DESCRIPTION OF THE TASK:
Please list every calendar month named in the market note below, in order of first appearance.

TEXT SEGMENT:

== Segment start ==

Welcome to the extended version of the BAM Market Note. We are not bloggers by nature but have had clients and friends inquire about our thoughts on the market in between our newsletters. The number and content of posts will likely be determined by the conditions of the markets and the interests of our readers. We would greatly appreciate your feedback and comments.
Thursday, August 30, 2012
ON A KNIFE EDGE
The markets sold off today on some less than inspiring economic news and lowered expectations of what Ben Bernanke may or may not say tomorrow. The Dow sold off to the psychologically important 13,000 level and the S&P fell to the 1200 level. The 1200 level is both psychologically and technically important. A breach below this level would set the stage for lower prices. The low volatility that has characterized this market over the last couple of weeks was interrupted today and we may well have another volatile day tomorrow as Bernanke provides clues as to the Fed's thinking. While many expect nothing to be done tomorrow, the contrarian in me wonders... We'll know tomorrow. Bernanke may well want to wait to survey the upcoming jobs report before the next scheduled FOMC meeting in two weeks. If the Fed is going to announce any new measures, the September meeting would be the logical time as October gets even more politicized. Again, we'll see. We are watching closely and will make appropriate portfolio adjustments as the market dictates.

== Segment end ==

GIVEN MATERIAL:
== Segment start ==

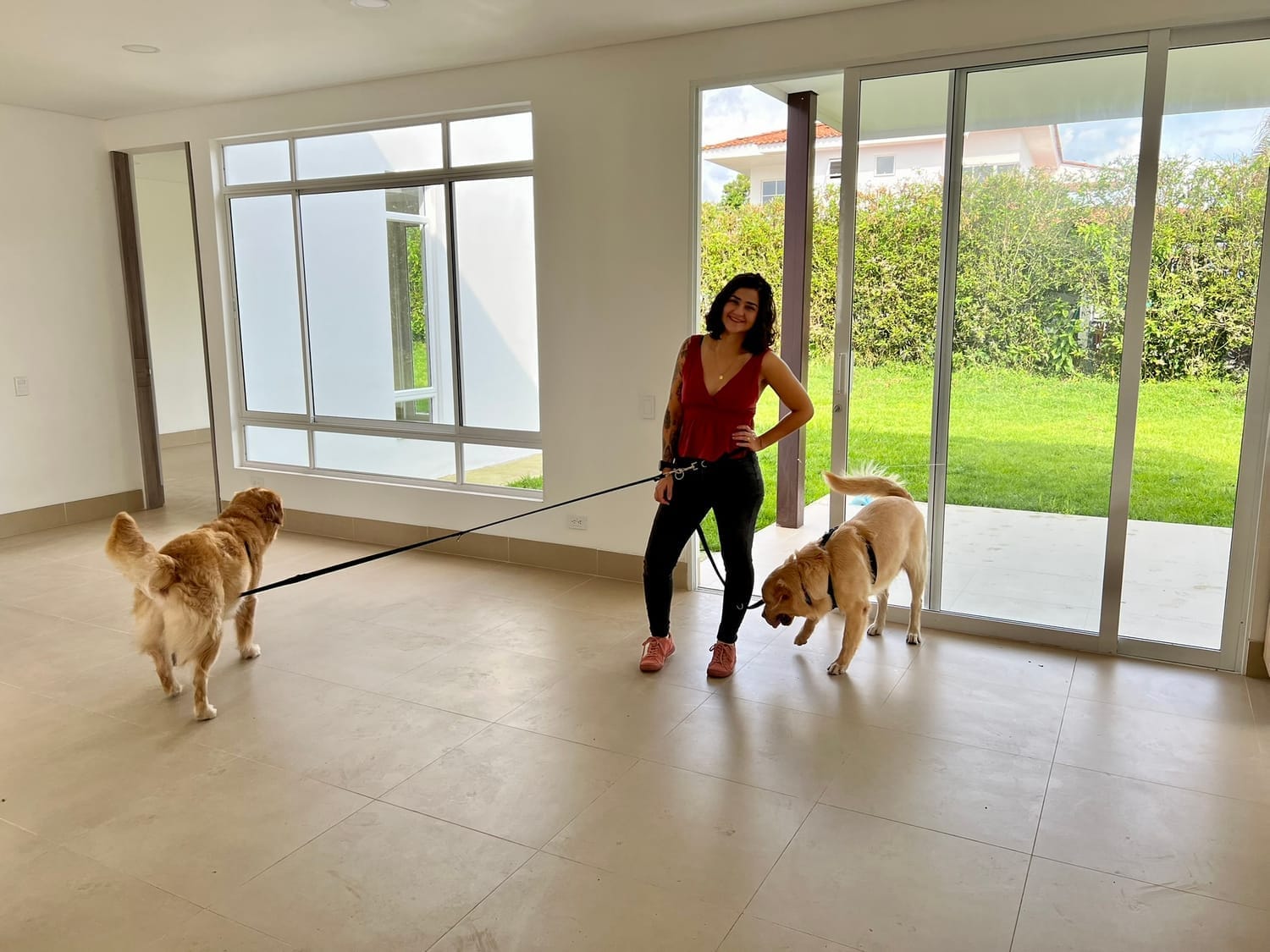 Cindy Potes junto a sus plantas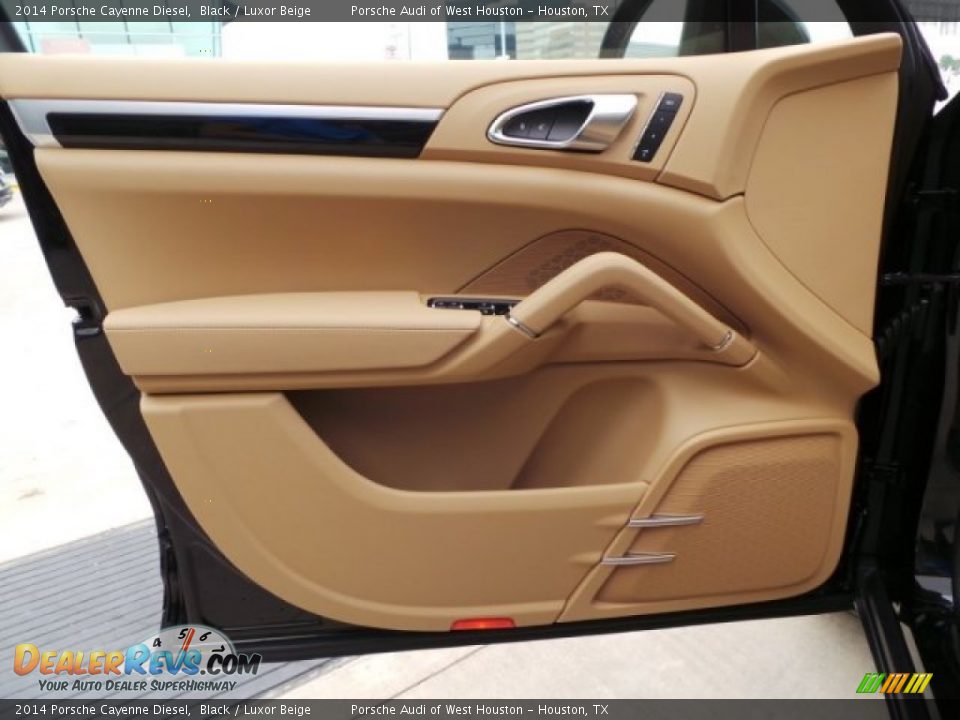 Door Panel of 2014 Porsche Cayenne Diesel Photo #10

== Segment end ==

SOLUTION FOR THIS TASK:
August, September, October